Als Zeug_innen und Sachverständige befragt wurden unter anderem Staatsschutzbeamte, ein Brandsachverständiger, ein Psychologe und drei Frauen, die am Tatabend vor dem Aufbruch zur Unterkunft mit den Angeklagten zusammen waren. Sudbara A., Bewohner der Unterkunft und Nebenkläger, berichtete dem Gericht, er habe sich zum Zeitpunkt des Anschlags mit seiner erst wenige Monate alten Tochter in der Küche der Unterkunft aufgehalten. Nur knapp einen Meter neben dem beleuchteten Küchenfenster habe der Brandsatz die Gebäudewand getroffen. A. schilderte, dass er seitdem in ständiger Angst um seine Kinder lebe und befürchte, dass sich Derartiges wiederholen könnte.
Reichskriegsflagge und Hitlerbild
Insbesondere von der Staatsanwalt und Nebenklage auf ihre politische Gesinnung angesprochen, betonten die Angeklagten im Prozess immer wieder, sie seien unpolitisch und keineswegs „rechtsradikal“. In gemeinsam genutzten Räumen der Hausgemeinschaft, in der zum Zeitpunkt der Tat neben V. auch die Angeklagten K. und R. lebten, hingen jedoch eine Reichskriegsflagge und ein Hitler-Portrait. Auch auf Facebook machten die Angeklagten kein Geheimnis aus ihrer politischen Einstellung. Beiträge der NPD sowie Artikel über den Anschlag auf eine Unterkunft im nahen Salzhemmendorf wurden geteilt, und W. wählte als Profilbild eine Reichskriegsflagge. Dazu befragt äußerte er: „Die Reichskriegsflagge steht für Deutschland. Für sonst nichts.“ Man habe, so die Wahrnehmung der Angeklagten, es als ungerecht empfunden, dass Geflüchteten beispielsweise Handys und Fahrräder zur Verfügung gestellt würden und mit der Aktion „ein Zeichen“ setzen wollen.
Urteile und Einschätzung
In ihrem Plädoyer forderte die Staatsanwaltschaft, die Angeklagten Dennis R., Mario V. und Christian W. wegen versuchten Mordes und die Angeklagte Nadine K. wegen Beihilfe zu verurteilen. Letztendlich wurden die drei Männer am 23. März 2017 wegen gemeinschaftlicher schwerer Brandstiftung und K. wegen Beihilfe verurteilt. Dabei hob das Gericht den rechten beziehungsweise rassistischen Tathintergrund hervor. R., V. und W. kassierten vierjährige Freiheitsstrafen, K. eine 18-monatige auf Bewährung.

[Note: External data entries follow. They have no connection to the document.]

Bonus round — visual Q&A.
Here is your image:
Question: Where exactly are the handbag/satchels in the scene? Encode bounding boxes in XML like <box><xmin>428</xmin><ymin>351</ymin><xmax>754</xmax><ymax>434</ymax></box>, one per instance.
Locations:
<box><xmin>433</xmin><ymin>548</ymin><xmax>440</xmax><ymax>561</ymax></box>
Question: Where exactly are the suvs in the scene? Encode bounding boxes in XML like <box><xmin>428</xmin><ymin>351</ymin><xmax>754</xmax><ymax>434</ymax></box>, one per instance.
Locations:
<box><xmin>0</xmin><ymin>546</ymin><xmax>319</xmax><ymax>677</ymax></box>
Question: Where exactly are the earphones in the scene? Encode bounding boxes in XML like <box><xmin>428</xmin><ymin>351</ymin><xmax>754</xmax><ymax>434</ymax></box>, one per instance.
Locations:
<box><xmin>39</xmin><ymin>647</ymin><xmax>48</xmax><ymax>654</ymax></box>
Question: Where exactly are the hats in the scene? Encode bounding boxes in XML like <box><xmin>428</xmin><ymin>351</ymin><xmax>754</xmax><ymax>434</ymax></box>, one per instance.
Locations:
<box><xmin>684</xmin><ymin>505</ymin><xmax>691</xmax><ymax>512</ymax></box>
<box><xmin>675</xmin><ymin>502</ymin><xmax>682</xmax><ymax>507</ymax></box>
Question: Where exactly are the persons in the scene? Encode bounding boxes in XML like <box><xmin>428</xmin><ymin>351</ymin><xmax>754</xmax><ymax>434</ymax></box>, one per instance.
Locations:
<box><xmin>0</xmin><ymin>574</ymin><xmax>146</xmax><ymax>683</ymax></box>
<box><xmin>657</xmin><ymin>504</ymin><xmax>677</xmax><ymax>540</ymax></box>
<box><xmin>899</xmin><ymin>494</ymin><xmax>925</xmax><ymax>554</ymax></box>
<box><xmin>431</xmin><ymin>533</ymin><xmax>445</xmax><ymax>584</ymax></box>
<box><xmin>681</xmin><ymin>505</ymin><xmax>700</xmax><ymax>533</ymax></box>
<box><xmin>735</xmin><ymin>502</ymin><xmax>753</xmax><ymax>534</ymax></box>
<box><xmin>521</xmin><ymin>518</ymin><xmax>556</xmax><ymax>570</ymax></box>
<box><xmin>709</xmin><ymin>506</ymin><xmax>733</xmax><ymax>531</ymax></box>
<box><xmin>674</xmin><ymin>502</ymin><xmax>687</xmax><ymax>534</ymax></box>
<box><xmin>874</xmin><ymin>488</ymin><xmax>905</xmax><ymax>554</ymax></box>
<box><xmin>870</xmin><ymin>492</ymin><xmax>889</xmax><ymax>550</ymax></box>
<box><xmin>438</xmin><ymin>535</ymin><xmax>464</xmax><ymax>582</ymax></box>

Doch obwohl im Prozess der rassistische Tathintergrund letztendlich nicht verschwiegen wurde, zeigte sich die Schwierigkeit, rassistische Gewalt als solche zu thematisieren. Richter und Verteidiger fokussierten immer wieder auf den sozialen Status der Angeklagten, auf mangelnde Ausbildung, Arbeitslosigkeit oder mindere Intelligenz. Damit wurde einmal mehr versucht, Rassismus als Randgruppenphänomen darzustellen, ohne Verbindung zur Mitte der Gesellschaft. Auch bei anderen Anschlägen auf Geflüchteten-Unterkünfte in den letzten Jahren, bei denen die Täter_innen ermittelt werden konnten, kamen diese nicht aus der organisierten extremen Rechten, handelten jedoch mit rechter und rassistischer Motivation. Rassistische Gewalt als Teil eines gesamtgesellschaftlichen Diskurses zu sehen und als solchen auch in der juristischen Auseinandersetzung zu thematisieren, bleibt also nach wie vor eine Herausforderung.